Canucks to fans: Please don’t riot
Posted March 28, 2012 2:00 pm.
This article is more than 5 years old.
In anticipation of another deep run in the Stanley Cup Playoffs, the Vancouver Canucks have launched This Is Our Home, an all-out, full-scale passive-aggressive assault to promote non-destructive fandom in British Columbia’s largest city.
With the “Please Drink Responsibly”-inspired tagline “Please Celebrate Responsibly,” the Canucks’ campaign, launched Wednesday. (Watch the TV spot below.) The plan is to flood local television, radio, and public spaces with public-service advertisements encouraging the franchises core values: courage, heart, humility, integrity and passion. At least two of which were cast aside in the regrettable aftermath of 2011’s Game 7 — the Pacific Coast elephant in the room that this campaign is trying to kill with kindness.
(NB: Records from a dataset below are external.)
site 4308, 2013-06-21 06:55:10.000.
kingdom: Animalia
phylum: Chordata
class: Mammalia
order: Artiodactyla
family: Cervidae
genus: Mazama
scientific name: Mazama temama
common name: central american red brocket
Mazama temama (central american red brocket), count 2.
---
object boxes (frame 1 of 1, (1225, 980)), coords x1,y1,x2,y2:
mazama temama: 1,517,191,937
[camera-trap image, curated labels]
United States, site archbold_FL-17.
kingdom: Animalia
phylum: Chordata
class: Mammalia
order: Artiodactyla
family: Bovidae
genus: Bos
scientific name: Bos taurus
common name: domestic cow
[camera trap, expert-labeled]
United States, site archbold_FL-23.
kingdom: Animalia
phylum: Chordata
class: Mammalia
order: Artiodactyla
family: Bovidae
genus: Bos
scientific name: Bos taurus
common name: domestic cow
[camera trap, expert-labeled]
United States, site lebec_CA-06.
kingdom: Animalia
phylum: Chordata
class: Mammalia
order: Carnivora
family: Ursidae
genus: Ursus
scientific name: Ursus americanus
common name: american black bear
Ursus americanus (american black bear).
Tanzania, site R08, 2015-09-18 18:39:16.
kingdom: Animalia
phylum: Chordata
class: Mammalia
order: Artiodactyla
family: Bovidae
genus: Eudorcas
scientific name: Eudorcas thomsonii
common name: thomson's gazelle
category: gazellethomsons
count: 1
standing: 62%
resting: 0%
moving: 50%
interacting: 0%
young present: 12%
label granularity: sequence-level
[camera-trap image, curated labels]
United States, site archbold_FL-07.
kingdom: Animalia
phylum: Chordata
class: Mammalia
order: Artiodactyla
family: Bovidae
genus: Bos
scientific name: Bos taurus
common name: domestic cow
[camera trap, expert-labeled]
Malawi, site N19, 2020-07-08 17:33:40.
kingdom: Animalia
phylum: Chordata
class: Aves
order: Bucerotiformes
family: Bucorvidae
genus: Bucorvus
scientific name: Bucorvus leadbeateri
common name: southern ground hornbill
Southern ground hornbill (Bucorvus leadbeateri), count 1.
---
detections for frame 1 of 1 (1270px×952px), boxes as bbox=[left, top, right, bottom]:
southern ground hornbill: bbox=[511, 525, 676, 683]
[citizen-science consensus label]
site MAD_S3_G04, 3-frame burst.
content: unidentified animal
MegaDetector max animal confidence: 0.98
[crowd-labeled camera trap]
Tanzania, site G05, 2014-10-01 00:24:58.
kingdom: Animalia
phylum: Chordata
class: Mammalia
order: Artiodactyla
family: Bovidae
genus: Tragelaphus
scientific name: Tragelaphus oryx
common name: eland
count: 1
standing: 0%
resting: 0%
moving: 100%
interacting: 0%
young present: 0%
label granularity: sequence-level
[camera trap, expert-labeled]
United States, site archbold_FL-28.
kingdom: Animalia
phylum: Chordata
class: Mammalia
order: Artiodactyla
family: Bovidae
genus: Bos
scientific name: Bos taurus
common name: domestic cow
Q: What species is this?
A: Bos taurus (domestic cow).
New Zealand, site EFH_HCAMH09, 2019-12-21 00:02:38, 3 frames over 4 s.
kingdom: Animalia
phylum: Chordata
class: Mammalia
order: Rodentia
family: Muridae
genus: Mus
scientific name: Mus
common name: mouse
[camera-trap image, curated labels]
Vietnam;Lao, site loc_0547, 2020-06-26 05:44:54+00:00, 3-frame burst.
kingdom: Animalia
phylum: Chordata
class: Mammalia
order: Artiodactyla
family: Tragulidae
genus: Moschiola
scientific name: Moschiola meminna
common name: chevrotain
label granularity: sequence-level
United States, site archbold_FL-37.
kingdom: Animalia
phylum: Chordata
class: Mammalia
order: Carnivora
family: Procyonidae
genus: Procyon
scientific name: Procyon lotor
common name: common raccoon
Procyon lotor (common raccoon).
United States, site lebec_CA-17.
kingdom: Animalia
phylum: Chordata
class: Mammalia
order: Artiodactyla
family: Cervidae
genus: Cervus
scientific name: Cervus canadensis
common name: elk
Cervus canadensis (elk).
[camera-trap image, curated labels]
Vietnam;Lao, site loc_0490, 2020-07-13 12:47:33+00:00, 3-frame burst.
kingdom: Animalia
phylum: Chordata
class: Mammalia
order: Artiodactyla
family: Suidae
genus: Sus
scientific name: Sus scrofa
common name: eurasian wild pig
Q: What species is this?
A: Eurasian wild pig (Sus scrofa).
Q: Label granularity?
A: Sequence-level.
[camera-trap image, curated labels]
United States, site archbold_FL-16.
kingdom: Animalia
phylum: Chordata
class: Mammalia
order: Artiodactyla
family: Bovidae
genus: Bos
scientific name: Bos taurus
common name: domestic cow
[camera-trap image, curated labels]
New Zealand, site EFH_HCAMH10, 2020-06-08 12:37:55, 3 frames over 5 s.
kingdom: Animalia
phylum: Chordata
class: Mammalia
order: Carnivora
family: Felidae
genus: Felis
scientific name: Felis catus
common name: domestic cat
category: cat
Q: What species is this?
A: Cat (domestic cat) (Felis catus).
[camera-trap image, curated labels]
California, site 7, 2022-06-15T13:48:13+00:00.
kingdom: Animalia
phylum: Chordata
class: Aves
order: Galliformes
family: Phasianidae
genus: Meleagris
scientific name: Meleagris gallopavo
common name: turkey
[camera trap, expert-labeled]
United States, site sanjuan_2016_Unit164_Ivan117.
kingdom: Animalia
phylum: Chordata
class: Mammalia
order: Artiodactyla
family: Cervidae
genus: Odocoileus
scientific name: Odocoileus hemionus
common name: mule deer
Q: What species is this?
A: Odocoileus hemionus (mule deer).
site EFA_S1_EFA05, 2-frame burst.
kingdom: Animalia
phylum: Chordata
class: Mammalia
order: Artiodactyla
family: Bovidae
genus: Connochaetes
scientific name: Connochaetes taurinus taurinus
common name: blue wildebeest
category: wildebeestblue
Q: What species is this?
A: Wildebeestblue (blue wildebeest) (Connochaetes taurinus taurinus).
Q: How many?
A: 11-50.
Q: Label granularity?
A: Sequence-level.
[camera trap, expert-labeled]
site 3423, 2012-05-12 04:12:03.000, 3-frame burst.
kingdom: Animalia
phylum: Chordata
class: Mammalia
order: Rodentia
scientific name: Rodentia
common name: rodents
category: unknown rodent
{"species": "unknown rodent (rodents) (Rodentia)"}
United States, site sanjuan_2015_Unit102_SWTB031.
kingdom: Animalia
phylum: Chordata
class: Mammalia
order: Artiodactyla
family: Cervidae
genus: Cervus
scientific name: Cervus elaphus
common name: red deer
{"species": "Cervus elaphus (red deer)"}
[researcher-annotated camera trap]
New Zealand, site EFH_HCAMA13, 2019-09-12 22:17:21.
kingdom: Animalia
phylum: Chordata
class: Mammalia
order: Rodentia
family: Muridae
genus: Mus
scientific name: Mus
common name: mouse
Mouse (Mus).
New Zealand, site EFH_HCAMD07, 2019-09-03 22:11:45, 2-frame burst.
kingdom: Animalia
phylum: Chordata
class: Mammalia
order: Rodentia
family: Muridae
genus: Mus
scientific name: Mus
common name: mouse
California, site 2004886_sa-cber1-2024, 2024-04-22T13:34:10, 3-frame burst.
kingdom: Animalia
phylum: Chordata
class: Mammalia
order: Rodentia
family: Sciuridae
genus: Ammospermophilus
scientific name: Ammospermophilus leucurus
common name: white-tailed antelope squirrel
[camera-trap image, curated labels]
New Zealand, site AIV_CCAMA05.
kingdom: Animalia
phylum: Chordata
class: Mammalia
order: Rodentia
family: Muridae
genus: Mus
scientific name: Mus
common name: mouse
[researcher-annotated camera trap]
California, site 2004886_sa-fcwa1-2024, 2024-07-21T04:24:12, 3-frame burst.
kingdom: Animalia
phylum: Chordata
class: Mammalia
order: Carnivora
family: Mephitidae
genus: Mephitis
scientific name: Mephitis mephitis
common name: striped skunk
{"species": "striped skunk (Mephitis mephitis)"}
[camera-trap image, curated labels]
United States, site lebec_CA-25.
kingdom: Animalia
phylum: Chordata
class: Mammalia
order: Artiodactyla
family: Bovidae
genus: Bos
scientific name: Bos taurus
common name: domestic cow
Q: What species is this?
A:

“Please Don’t Riot” is what can be read rather easily between the lines, and we fear that a YouTube mashup artist is already at work, juxtaposing the Nucks’ plea for peace with images of rubber bullets and broken glass and fire hoses and a couple stealing a kiss in the maelstrom.
Softened with phrases like “respecting the fellow fan,” the crisply captured campaign was filmed in 20-plus Vancouver locales and features classy alumni Trevor Linden and Stan Smyl in their throwback unis, current fan favourites — Kevin Bieksa, Ryan Kesler, Manny Malhotra, the Sedin brothers — and clusters of fans decked out in official team merchandise all claiming that Vancouver is their home.
As cool as it is to see talented imports from Alberta, Ontario, Michigan and Sweden claiming Van City as their own, we’re not too sure that the type of person who has it in their heart to set a cop car alight or throw something heavy and metal through a shopfront window is the same type to be dissuaded by a Linden ad in which he’s not pushing eyeglasses.
More take-action is the city’s recently announced crowd-management plan, as reported in Tuesday’s Globe & Mail. Neighbourhood-oriented events outside of the city’s tight downtown core will be encouraged; outdoor drinking will not. No more giant TV screens drawing 150,000-plus to the heart of the Vancouver.
The city, which drew criticism for being underprepared for the chaos of last June, is preparing in March. The goal is to crack down on the amount of liquor consumed on transit and in the streets. But what is discouraged and what is actually prevented are separate things. And will the people of Vancouver really choose to attend city-organized local block parties at community centres instead of heading downtown where the real action is?
“I don’t think we should dismiss the possibility that if, for example, there’s an event planned for the Dunbar Community Centre, people that live within a kilometre of that will want to take their children and family together to celebrate,” John Furlong, co-author of a report on the June 15 riot, said during a press conference alongside the mayor. “The biggest thing about this plan is it decentralizes the activity.”
The ads are rolling out now, and the anti-riot plan will take effect when and if the hockey posterboys, currently seeded second in the West, reach rounds 3 and 4 of the tournament.
With the strength of the teams in the Western Conference, this is no small if. And if the Canucks do outlast the Red Wings, Predators, Blackhawks and Blues — viable contenders all — there will be justification for rejoice and an adult beverage or seven.
But last year’s irresponsible celebrators (euphemism alert!) forced the city’s hand: Vancouver had to do something.
Whether block parties and feel-good TV ads are the responsible solution, though, remains to be seen.